## REQUEST
Locate each line in the entries below that contains the word "bulb", and copy those lines.

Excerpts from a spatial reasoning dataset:

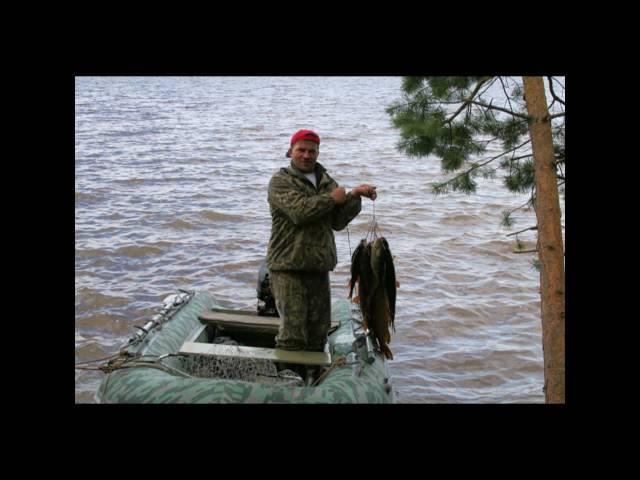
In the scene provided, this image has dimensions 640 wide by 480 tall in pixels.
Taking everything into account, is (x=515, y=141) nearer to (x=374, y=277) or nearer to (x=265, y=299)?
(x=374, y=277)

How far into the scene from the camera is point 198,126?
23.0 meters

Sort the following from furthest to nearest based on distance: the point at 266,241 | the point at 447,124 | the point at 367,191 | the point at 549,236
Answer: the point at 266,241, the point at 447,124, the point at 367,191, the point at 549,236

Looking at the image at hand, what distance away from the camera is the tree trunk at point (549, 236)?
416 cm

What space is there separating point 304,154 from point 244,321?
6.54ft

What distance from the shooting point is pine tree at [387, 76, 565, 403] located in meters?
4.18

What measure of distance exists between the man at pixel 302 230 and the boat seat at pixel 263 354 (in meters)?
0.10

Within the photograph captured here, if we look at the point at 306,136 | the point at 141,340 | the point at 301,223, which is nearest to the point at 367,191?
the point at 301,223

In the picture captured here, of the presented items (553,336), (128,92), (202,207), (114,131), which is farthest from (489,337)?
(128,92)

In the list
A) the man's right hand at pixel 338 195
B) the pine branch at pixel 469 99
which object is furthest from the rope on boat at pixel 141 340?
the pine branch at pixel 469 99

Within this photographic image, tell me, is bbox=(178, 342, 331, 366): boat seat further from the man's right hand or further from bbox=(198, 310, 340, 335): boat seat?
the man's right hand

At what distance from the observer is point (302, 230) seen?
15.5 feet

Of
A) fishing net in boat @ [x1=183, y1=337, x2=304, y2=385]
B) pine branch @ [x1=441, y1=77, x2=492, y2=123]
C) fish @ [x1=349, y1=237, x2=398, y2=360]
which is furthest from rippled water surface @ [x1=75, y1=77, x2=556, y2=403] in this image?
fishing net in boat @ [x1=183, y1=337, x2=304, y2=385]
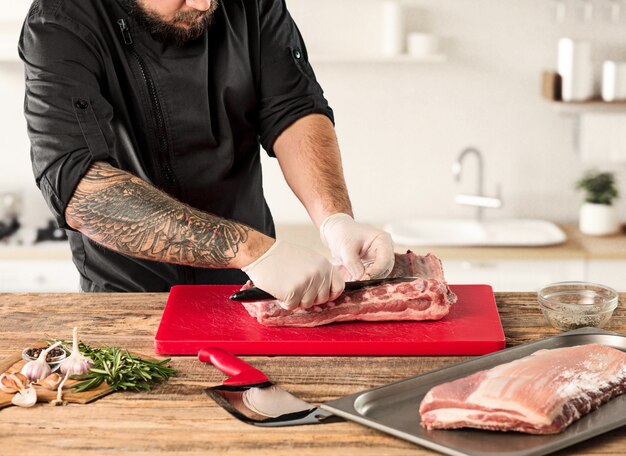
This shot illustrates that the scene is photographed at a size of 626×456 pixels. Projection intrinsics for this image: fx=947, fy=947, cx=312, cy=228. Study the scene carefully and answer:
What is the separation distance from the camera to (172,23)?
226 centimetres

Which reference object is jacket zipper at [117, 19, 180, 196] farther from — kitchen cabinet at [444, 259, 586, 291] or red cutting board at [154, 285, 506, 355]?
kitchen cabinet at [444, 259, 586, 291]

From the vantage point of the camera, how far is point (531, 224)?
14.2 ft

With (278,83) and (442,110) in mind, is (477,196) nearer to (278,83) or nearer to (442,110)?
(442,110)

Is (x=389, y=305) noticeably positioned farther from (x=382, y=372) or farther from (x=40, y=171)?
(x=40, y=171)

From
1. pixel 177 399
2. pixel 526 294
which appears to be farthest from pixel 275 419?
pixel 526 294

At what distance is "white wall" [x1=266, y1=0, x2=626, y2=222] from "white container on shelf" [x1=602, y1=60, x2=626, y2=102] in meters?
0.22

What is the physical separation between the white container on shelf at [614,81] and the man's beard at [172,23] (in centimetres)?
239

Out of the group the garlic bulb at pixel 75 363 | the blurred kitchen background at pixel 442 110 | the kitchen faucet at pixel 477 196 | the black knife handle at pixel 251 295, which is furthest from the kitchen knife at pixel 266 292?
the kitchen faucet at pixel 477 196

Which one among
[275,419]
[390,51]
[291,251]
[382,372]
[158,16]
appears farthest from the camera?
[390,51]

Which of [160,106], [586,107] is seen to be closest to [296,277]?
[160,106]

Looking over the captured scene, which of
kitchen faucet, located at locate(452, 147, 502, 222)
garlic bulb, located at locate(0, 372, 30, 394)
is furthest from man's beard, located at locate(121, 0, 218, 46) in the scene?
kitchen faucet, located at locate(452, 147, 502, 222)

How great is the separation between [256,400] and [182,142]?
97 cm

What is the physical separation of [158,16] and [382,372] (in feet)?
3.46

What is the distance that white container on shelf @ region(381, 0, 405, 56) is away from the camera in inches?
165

## EXERCISE ANSWER
Out of the group the garlic bulb at pixel 75 363 | the blurred kitchen background at pixel 442 110 | the kitchen faucet at pixel 477 196 | the black knife handle at pixel 251 295, which is furthest from the kitchen knife at pixel 266 292?
garlic bulb, located at locate(0, 372, 30, 394)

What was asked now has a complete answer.